> **Provided text**:
BEGIN

Having backed Secret Weapon’s Tablescapes kickstarter (purchasing their excellent Rolling Fields set as a board for Kings of War) I received an email a short time after from Secret Weapon announcing they had limited stock of certain items that were being sold on a first come first served basis. I was lucky enough to see the email mere minutes after it had been sent and so was able to acquire at a great discount a set of Forgotten City tiles and the lovely Deadzone tiles.
The Deadzone display board is four copies of the same sculpt, each board 12″ by 12″, giving you a two foot by two foot playing area; the same size as the paper and ‘manticanium’ (aka mousemat-esque material) mats.
And they look good!
I was initially a little concerned that four of the same sculpt would look to ‘samey’ when set up, but in the photo above I’ve purposefully placed all four tiles with the same orientation and I don’t think it’s immediately noticeable. Varying the colours used on each tile certainly helps.
In the photo below I’ve placed the tiles different ways around, which helps to break up the similarity even more.

END

> **Data shown**:
BEGIN

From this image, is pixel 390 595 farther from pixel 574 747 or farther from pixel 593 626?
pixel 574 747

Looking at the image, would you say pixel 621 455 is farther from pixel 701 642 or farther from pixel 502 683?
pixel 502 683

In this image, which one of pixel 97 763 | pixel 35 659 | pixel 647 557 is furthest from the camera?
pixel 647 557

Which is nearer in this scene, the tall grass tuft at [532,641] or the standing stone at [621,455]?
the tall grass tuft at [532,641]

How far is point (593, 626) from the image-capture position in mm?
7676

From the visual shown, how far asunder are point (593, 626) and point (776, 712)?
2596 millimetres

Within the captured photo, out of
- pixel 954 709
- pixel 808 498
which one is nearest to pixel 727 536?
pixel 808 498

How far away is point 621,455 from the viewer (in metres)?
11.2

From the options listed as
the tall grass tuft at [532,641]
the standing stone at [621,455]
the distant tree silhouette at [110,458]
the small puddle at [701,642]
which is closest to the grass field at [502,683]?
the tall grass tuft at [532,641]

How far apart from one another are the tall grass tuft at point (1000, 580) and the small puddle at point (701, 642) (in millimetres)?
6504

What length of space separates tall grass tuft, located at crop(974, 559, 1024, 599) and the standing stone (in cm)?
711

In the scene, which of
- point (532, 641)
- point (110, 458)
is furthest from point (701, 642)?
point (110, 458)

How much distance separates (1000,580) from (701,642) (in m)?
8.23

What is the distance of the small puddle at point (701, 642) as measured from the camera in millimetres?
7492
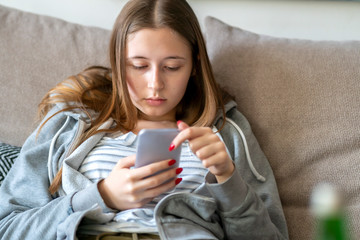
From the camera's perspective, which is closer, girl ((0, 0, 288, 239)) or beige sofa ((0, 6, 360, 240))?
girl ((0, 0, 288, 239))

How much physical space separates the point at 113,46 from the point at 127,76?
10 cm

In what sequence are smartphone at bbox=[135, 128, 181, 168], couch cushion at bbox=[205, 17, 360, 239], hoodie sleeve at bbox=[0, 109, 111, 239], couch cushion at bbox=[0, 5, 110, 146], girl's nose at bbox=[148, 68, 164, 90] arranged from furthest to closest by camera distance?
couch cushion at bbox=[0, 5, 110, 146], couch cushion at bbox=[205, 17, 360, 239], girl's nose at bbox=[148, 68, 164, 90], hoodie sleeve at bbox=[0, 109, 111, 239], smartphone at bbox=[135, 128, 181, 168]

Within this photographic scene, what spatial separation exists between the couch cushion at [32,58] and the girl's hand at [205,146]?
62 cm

END
BEGIN

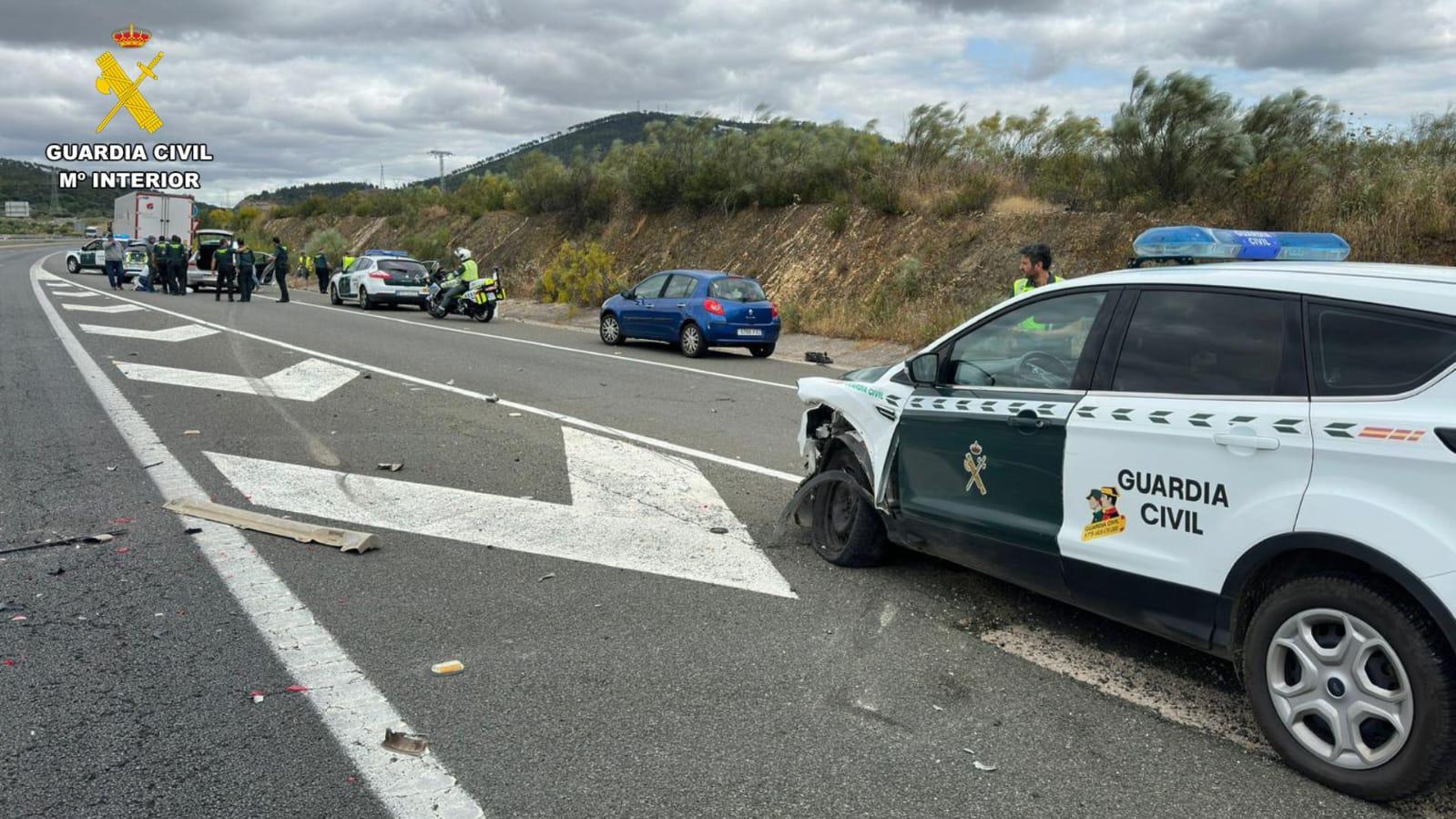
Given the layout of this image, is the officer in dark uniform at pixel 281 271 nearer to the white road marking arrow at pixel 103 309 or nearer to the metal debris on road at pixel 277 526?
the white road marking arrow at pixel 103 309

END
BEGIN

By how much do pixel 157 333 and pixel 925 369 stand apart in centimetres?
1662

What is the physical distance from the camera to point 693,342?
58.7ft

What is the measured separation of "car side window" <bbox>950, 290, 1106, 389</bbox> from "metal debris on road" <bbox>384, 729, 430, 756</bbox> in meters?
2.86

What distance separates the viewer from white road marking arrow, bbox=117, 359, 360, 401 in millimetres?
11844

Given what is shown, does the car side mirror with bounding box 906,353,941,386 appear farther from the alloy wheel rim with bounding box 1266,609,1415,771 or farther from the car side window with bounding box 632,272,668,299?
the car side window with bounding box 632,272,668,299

END

> **Brief**: In the post on the Deadzone display board, how large is each of the four tiles?

> **Answer section**: Each tile is 12″ by 12″.